Set task A.
Please rewrite the passage on Anyone Can Whistle, beginning at the words "When Stephen Sondheim" and stopping after "and concert stagings.", with "cult status" changed to "devoted following".
Set task B.
Name every person who appears in the passage on Anyone Can Whistle, including the byline.

Passage.
►

Anyone Can Whistle

by Marilyn Lester

When Stephen Sondheim (music/lyrics) and Arthur Laurents (book) devised the three-act musical Anyone Can Whistle, the two were a few years beyond their Broadway success of West Side Story. Having been in Leonard Bernstein’s shadow on that project, Anyone Can Whistle was Sondheim’s opportunity to take the musical lead. The show was announced in 1961 and finally debuted in April 1964, receiving varied reviews, but pans from the New York Times and now defunct Herald Tribune––enough negativity to cause the show to close after 12 previews and nine performances, and without a full cast album being made. Over the years, Anyone Can Whistle achieved a kind of cult status (it is Sondheim, after all), birthing several revivals and concert stagings.

◄

Provided material.
►

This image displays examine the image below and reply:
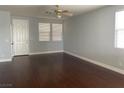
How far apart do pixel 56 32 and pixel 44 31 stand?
0.90 m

◄

Worked solution A.
When Stephen Sondheim (music/lyrics) and Arthur Laurents (book) devised the three-act musical Anyone Can Whistle, the two were a few years beyond their Broadway success of West Side Story. Having been in Leonard Bernstein’s shadow on that project, Anyone Can Whistle was Sondheim’s opportunity to take the musical lead. The show was announced in 1961 and finally debuted in April 1964, receiving varied reviews, but pans from the New York Times and now defunct Herald Tribune––enough negativity to cause the show to close after 12 previews and nine performances, and without a full cast album being made. Over the years, Anyone Can Whistle achieved a kind of devoted following (it is Sondheim, after all), birthing several revivals and concert stagings.

Worked solution B.
Marilyn Lester, Stephen Sondheim, Arthur Laurents, Leonard Bernstein